What a Week for Tartan Fleet News
This week has been another solid week for discussions and interviews with other Tartan owners.
I was shocked to discover that the hull on a 3700 had split under the forward bulkhead while under way. The event occurred last December. The owner seems to be in a terrible position and is still without his boat. The parallel universes that so many owners seem to be in with these boats is amazing. To hear about the boat splitting wide open, the salvage vs towed legal issues, the repair nightmare and his ongoing horror story trying to get his boat back is gut-wrenching.
The data gathered to date by very generous, frustrated and concerned Tartan and C&C owners has helped me get a very clear picture of both random build issues and some that have patterns.
Here is one section of an email I received this week from an ex-Tartan dealer:
"Your problems with the Tartan product are alarming but not unusual. I certainly don't know the law, but I know that many owners have been driven to distraction by some of the manufacturing practices, many of the business practices, and all of the service practices of the company."
So I am left this Saturday asking myself this question: When will Yanmar USA and Bill Ross acknowledge the build issues in their product(s) and make things right - for this owner and all the Tartan/C&C owners on a pro active basis?

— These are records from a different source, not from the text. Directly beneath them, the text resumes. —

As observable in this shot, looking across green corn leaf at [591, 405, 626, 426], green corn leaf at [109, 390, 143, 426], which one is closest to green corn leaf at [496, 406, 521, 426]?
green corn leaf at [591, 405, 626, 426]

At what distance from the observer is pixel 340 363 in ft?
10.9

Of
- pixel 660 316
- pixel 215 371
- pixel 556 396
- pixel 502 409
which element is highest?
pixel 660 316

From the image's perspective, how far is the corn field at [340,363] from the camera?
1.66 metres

So here is what is puzzling to me as a businessman: I am discovering potentially life threatening build issues within the Tartan 3700 fleet that Fairport Yachts surely knows about. I have no doubt some of these issues may even run across the 3400, 3500, 4100, 4400 fleets and all the boats manufactured in OH. Yet to find out this week that a boat manufactured around the same time as MAKO had split open while at sea is surely news the 3700 owners should know about. If a hull splitting 30 inches long below the forward bulkhead (as reported to me by the owner) would have occurred on an aircraft in flight the FAA would be involved and the fleet would be grounded until such time as all the airframes have been inspected. The manufacturer certainly would be all over the defect. The FAA would issue an Airworthiness Directive (AD) and inspections and repairs would be paid for by the manufacturer. Now I don't know whether the boat involved was affected by a previous grounding, or if there are other such issues, but surely with the manufacturer knowing that at least one of their hulls has split below the waterline, surely an advisory notice to customers would be the least Bill Ross could pro actively send out. Surely as an attorney he knows the inherent liability Fairport Yachts has by failing to disclose issues with the hulls splitting and cracking, faulty hull-deck joints, faulty wiring, faulty sail drives, faulty stainless steel used with life-lines and other [significant] issues that are now being well documented.